Touted as one of the perfect platform used by the largest data science community, Kaggle offers a unique peek into the data science industry.
The survey by Kaggle covers significant areas in data science, such as:
· Programming languages
· Machine learning algorithms
· Diversity, salary, and education
The latest survey, 2020, included nearly 24,000 users from across the globe, providing information regarding their opinions, behavior, and demographics.
Every year Kaggle conducts a survey to explore topics and trends that matters the most to specific groups.
Since we’re already at the beginning of another year, we will specifically discuss the survey from previous years — 2017, 2018, 2019, and 2020.
You would be amazed to see the outcome of the survey.
With new techniques and algorithms accelerating at a breakneck speed, the survey showcases whether new techniques will continue to replace the old techniques or perhaps be a part of the existing technique.
· Ever since the surveys started taking place, the number of respondents has been at an all-time high. The survey ensured to maintain participants between 17,000 to 24,000 every year.
· Out of which, nearly 2,400 to 4,100 respondents identified had “data scientist” as their job title.
Besides data scientists, we could also see other job titles who responded to the survey such as “data analysts” and “business analysts” — however, both titles have been amalgamated into one category. For various reasons, job titles such as machine learning engineer have appeared only in the 2017 and 2020 survey. Therefore, you won’t be seeing it in the other years (2018 and 2019).
The survey helps users analyze trends and technologies in the data science and big data analytics industry. More so, such surveys can help aspiring data science professionals, machine learning engineers or big data analysts better understand the trends.
Let us further delve deeper and briefly talk about the significant areas covered in these surveys.
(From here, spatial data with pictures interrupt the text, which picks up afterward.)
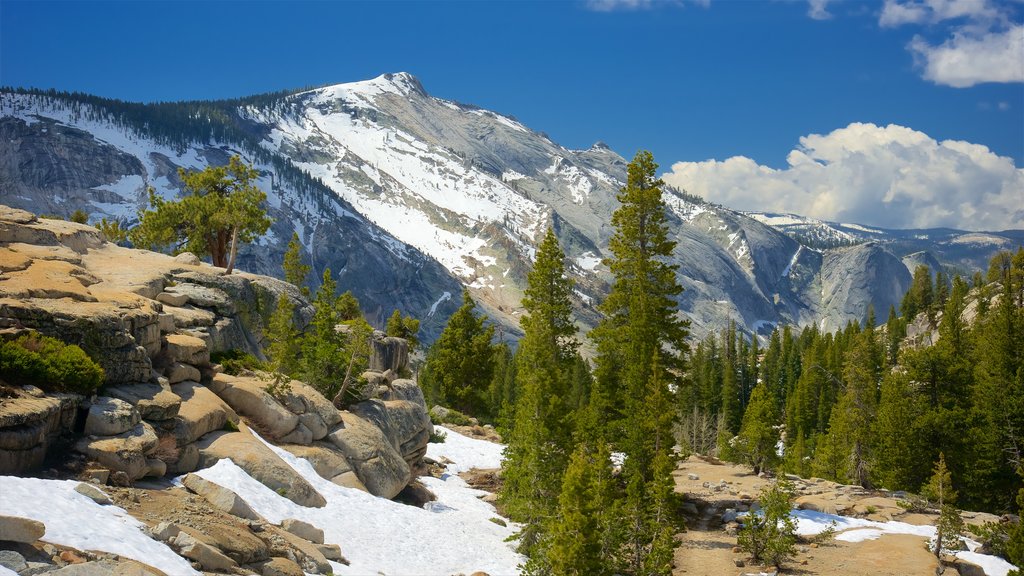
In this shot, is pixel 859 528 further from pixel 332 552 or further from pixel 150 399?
pixel 150 399

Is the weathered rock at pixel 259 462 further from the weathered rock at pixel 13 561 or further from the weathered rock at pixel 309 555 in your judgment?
the weathered rock at pixel 13 561

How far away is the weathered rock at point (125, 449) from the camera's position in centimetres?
1705

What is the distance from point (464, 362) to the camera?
61375 millimetres

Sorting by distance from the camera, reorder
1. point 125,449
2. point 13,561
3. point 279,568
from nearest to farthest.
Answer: point 13,561, point 279,568, point 125,449

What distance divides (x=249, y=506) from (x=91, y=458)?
432 cm

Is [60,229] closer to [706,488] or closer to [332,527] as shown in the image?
[332,527]

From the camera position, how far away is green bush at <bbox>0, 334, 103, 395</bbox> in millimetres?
16719

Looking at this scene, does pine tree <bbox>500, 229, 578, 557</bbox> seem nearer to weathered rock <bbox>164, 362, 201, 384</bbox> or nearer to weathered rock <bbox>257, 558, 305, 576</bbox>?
weathered rock <bbox>257, 558, 305, 576</bbox>

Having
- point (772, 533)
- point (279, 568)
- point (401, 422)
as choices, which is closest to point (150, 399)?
point (279, 568)

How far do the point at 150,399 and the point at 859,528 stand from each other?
92.6ft

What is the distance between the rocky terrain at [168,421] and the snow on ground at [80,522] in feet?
0.44

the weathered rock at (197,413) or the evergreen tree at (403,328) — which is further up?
the evergreen tree at (403,328)

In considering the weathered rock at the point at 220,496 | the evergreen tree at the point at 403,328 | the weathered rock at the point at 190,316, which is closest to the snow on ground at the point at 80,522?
the weathered rock at the point at 220,496

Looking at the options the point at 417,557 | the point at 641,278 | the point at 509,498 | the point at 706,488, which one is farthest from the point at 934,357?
the point at 417,557
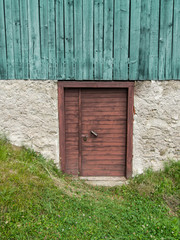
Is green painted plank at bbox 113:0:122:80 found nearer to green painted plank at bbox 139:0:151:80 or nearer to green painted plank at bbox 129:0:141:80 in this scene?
green painted plank at bbox 129:0:141:80

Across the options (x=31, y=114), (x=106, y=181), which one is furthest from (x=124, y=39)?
(x=106, y=181)

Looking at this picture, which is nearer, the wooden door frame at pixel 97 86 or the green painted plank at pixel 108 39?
the green painted plank at pixel 108 39

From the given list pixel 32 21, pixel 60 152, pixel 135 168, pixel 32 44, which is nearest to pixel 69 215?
pixel 60 152

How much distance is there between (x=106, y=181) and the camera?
4453 millimetres

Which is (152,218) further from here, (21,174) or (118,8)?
(118,8)

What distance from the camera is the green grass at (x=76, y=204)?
2895mm

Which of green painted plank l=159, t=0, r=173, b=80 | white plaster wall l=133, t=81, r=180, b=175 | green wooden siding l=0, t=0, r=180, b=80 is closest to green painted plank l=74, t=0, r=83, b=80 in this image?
green wooden siding l=0, t=0, r=180, b=80

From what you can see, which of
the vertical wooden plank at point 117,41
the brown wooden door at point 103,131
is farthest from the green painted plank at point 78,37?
the vertical wooden plank at point 117,41

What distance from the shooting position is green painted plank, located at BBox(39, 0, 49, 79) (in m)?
4.10

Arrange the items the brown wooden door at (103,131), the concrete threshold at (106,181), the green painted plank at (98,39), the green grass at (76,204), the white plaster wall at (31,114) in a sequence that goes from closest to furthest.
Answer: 1. the green grass at (76,204)
2. the green painted plank at (98,39)
3. the white plaster wall at (31,114)
4. the concrete threshold at (106,181)
5. the brown wooden door at (103,131)

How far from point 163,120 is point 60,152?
2324 mm

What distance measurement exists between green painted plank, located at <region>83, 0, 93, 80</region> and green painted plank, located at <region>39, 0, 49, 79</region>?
2.54 feet

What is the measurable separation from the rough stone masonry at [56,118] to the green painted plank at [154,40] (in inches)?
9.2

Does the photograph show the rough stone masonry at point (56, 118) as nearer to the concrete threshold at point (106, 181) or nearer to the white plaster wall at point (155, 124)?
the white plaster wall at point (155, 124)
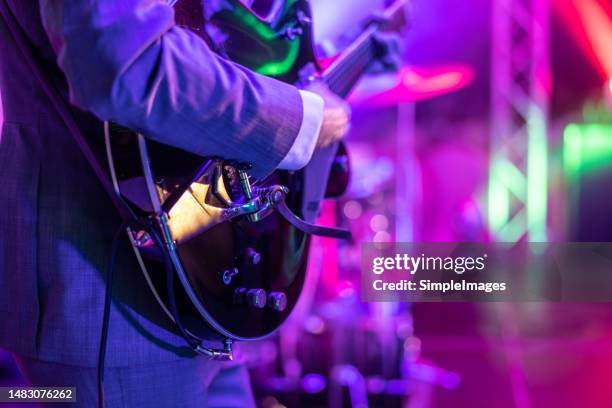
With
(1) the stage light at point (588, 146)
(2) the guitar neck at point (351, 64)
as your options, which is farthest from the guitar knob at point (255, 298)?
(1) the stage light at point (588, 146)

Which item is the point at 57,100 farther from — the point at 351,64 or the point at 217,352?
the point at 351,64

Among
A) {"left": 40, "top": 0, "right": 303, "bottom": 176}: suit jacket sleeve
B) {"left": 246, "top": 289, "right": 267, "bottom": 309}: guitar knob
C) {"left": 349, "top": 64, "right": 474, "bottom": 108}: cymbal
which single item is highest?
{"left": 349, "top": 64, "right": 474, "bottom": 108}: cymbal

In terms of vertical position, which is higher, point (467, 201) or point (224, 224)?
Answer: point (467, 201)

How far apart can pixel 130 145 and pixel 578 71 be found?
14.3ft

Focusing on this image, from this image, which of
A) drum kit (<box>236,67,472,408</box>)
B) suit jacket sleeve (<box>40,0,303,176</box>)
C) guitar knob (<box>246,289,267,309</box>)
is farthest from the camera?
drum kit (<box>236,67,472,408</box>)

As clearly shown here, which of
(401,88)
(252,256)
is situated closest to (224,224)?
(252,256)

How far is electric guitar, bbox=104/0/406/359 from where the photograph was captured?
2.05 ft

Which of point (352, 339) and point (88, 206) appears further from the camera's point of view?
point (352, 339)

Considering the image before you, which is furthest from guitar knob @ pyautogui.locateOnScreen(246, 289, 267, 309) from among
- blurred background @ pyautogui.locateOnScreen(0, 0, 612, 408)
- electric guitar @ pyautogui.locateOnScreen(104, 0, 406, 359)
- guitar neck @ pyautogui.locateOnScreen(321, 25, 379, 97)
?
blurred background @ pyautogui.locateOnScreen(0, 0, 612, 408)

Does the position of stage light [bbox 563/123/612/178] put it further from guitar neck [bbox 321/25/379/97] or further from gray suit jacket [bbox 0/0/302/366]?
gray suit jacket [bbox 0/0/302/366]

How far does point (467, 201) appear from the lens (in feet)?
13.7

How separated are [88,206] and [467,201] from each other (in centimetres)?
388

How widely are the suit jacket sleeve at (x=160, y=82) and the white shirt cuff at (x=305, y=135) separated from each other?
34 millimetres

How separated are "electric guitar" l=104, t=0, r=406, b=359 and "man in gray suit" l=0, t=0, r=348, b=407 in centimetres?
6
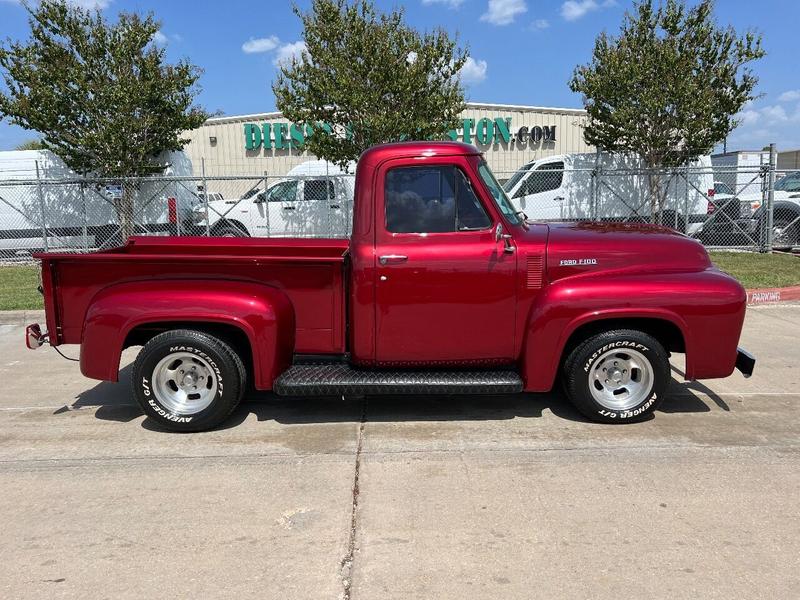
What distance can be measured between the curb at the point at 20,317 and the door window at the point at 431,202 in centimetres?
675

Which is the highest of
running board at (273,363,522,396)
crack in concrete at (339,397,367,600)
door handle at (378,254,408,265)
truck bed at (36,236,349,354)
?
door handle at (378,254,408,265)

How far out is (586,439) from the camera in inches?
181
Most often, a big data analyst stays confused in deciding which programming language to learn to get into data science.
Going by the survey, most of the data scientists preferred using Python.
As a result of the survey, more than 78 percent of the data scientist, machine learning engineers, and software engineers reported they were comfortable with Python.
While even for business and data analysts, the usage of Python consistently grew from 61 percent to 87 percent.
Another programming language that was most preferred by data scientists was R. However, the percentage of data scientists using R dropped by more than 33 percentage points ranging from 64 percent to 23 percent.
Overall, Python consistently continued to be the most preferred programming language by data scientists, machine learning engineers, business analysts, and data analysts over the past four years.
Data science techniques involving data analysis and predictions are the heart of data science.
Within these four years, questions were raised about the type of general techniques used and the time-line regarding data science workflows. However, one specific question appeared in three surveys out of the four — “what are the types of machine learning algorithms used”?
Tech professionals looking to make their way into the data science industry need to know the type of machine learning algorithms used in data science techniques.
The most common algorithms include:
· Linear Regression
· Logistic Regression
· Decision Trees
· Gradient Boosting
· Neural Networks
Another category of machine learning algorithms missing in the image includes supervised and unsupervised machine learning — clustering and dimensionality reduction.
As a result, most surveyed data science professionals were males.
Although, there has been a significant improvement over the past years in the percentage of non-male professionals in the data science realm.
However, the male counterpart in the data science field was still high (over 80 percent).
Over the years, even the salary compensation for data scientists increased except for job titles such as software engineers.
While according to the demographics, candidates with neither a Ph.D. nor a Master’s degree showed slight growth from 27 percent to 32 percent.
This may be due to the constant proliferation of online MOOCs, online education programs, and online data science certification programs.
Current organizations are now more focused on candidates having practical skills and not just theoretical knowledge. These are now easily achievable by obtaining certification programs that offer projects and real-world problems to solve.
Perhaps, you’ll need to wait one more year to check the latest data science trends that took place in 2021. We hope Kaggle would continue with the survey in the coming years.